The Crystal Method - Divided by the Night
Divided by the Night is one of those strange beasts: a ‘dance’ album seemingly aimed at people who don’t like dance music. Those looking for sexy house or filthy techno should look elsewhere. Those looking for indie rock (or hip-hop) vocalists over a battery of noise may want to pull up a stool. Although apparently one of the biggest selling US dance acts throughout the nineties, this, LP number four, marks the first time I’ve heard The Crystal Method. (The duo have also scored various films, TV shows, advertisments and games.)
The best dance LPs bring something fresh to the table. Peter Hook’s basslines (hero that Hook is) on Dirty Thirty and Blunts & Robots are representative of a wider issue here. Not only do they sound like they were phoned in (seemingly from Mars); they make the record sound vaguely dated. And you instantly know there’s a problem when the closest reference points you can draw are Linkin Park (see the synth hook on Sine Language) or bloody Pendulum (Kling to the Wreckage is drum ‘n’ bass with all the nice vibes taken out).

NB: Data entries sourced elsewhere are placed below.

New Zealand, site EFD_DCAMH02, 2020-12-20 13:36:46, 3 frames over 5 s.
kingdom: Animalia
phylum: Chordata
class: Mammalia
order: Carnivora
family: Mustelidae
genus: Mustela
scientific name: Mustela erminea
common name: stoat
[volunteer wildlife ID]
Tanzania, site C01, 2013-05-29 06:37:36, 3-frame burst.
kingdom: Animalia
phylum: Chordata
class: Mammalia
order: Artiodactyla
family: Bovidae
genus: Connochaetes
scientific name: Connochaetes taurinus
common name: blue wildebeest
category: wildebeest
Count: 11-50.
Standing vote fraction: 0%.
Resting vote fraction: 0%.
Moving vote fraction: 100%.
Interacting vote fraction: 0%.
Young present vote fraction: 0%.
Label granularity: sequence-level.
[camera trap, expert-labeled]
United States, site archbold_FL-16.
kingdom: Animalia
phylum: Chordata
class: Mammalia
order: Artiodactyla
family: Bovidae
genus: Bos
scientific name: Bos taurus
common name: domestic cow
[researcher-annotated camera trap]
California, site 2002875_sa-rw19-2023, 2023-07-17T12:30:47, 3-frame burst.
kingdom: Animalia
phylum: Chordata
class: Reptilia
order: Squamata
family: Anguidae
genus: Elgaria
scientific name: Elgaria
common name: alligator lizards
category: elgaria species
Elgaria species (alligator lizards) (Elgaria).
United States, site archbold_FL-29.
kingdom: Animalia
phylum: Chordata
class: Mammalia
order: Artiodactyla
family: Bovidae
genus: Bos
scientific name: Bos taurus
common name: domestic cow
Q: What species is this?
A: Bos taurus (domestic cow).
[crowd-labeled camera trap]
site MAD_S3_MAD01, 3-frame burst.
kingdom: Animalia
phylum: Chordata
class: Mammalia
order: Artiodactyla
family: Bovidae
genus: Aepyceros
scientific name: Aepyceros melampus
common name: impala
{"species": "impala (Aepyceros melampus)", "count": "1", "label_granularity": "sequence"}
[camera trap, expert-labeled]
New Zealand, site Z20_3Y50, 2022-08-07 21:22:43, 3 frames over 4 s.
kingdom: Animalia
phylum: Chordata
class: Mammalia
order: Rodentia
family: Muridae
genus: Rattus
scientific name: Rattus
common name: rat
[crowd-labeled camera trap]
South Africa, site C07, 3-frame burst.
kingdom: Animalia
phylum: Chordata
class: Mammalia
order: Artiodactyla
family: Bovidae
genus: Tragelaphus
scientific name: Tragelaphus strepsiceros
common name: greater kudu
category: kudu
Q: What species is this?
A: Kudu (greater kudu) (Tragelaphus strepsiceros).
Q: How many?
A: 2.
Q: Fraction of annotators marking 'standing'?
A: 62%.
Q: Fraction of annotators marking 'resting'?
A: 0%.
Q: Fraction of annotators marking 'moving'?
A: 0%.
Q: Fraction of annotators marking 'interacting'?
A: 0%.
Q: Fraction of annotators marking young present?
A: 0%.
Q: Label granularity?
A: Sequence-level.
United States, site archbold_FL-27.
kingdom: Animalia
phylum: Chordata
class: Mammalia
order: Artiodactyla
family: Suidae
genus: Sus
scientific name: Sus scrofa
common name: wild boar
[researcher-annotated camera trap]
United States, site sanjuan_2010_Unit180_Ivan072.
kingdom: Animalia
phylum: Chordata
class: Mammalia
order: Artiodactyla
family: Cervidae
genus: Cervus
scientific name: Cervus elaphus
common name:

Still, there are three tracks, held back till near the end, which ultimately redeem Divided by the Night. Come Back Clean features a better, bleepier backing track (with a loop worthy of The Chemical Brothers), a sexy vocal from Metric’s Emily Haines and a decent chorus. Black Rainbows also employs a sexy female vocal, this time from Stefanie King Warfield. A buzzy synth line and the repeated refrain of ‘she danced with her hair down’ does help loosen the album up a bit and makes it feel like, well, a bit more of a dance record. Finally, there’s Slipstream, a good bed for Grandaddy’s Jason Lytle. Although nothing radical, fans of that defunct band are sure to enjoy hearing his voice once more.